Work request 1 =
Reproduce word for word the stretch of the passage on AI and productivity from "In contrast, when" through "without AI support.".
Work request 2 =
According to the passage on AI and productivity, how much more time did people spend writing letters with the word processor than writing similar letters in longhand?
Work request 3 =
Carry on the passage on AI and productivity from the point where it stops.

BEGIN Extract

I remember a study by my mentor Dr. John D. Gould, of the potential productivity gains from early word processing. Since John worked for IBM, which sold word processors and PCs, I am sure management expected him to identify big productivity gains. However, the actual research findings were different. (To IBM’s credit, they were published: Gould 1981.)
People spent 50% more time writing letters with the word processor than writing similar letters in longhand. And yet the rated quality of the letters was the same. The excess time during word processor use was caused by incessant tweaking of the verbiage that made no real difference to the final letter.
In contrast, when using ChatGPT to write business documents, business professionals in the one controlled research study we have were 59% more productive than their colleagues who wrote their documents without AI support.
In this simple example, the 100-year-long Computer Revolution was in its infancy during John Gould’s study of early word processors, which were detrimental to productivity. We’re now a few years past the midpoint, and computers have reached the point of being major productivity boosters when using AI tools appropriately. Surely many more such gains will come over the next 40 years.
Reason 2: AI Narrows Skills Gaps
AI will increase the overall wealth available by enabling significant productivity gains. Why will average workers get a decent share? Of course, the best workers will always create the most value for society and be paid the most. But AI closes skills gaps and elevates average (or even subpar) workers’ performance. Not as high as the top performers, but close!

END Extract
BEGIN Records supplied

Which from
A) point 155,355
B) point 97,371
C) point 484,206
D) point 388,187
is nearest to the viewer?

END Records supplied
BEGIN Records supplied

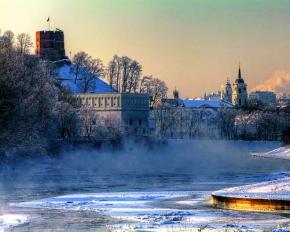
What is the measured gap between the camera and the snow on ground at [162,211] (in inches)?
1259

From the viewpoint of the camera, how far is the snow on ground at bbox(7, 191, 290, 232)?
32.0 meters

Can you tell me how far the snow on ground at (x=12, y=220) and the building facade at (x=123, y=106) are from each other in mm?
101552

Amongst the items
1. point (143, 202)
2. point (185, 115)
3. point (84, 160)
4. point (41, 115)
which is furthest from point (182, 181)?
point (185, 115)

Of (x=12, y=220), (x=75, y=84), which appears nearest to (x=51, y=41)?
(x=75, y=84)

END Records supplied

Exercise result 1 =
In contrast, when using ChatGPT to write business documents, business professionals in the one controlled research study we have were 59% more productive than their colleagues who wrote their documents without AI support.

Exercise result 2 =
50% more time.

Exercise result 3 =
Consider again our Industrial Revolution precedents. Before the invention of forklifts, musclebound warehouse workers could move heavier boxes and would be paid more than weaklings:
“Strong warehouse worker” by Bing Create.
But with forklifts, any skilled operator can move much heavier pallets around the warehouse than would have been possible for even the brawniest weightlifter:
“Forklift in a warehouse” by Midjourney.
Thus, forklifts narrow the physical strength gap between people who can lift a lot and a little. Similarly, AI tools are forklifts for the mind and take over much of the heavy “lifting” involved in the cognitive processing of large amounts of information.
The measurement studies of real business performance with and without AI tools show a similar narrowing of the skills gaps between the smartest workers and duller ones. Since long-term compensation trends are driven by productivity, this will likely mean that the people who used to be the weakest knowledge workers will enjoy the biggest monetary gains from AI, at least in percent of their old salary.
Of course, the top performers will make the most money. That’s how the world works. But average wages will increase rather than being flat, as one might have feared. Everybody will share in economic progress this time around. (As they also eventually did toward the late 19th century, when the wealth created by the Industrial Revolution started getting shared.)
Both horses will cross the finish line this time, not just the best horse:
“Horse race” by Midjourney.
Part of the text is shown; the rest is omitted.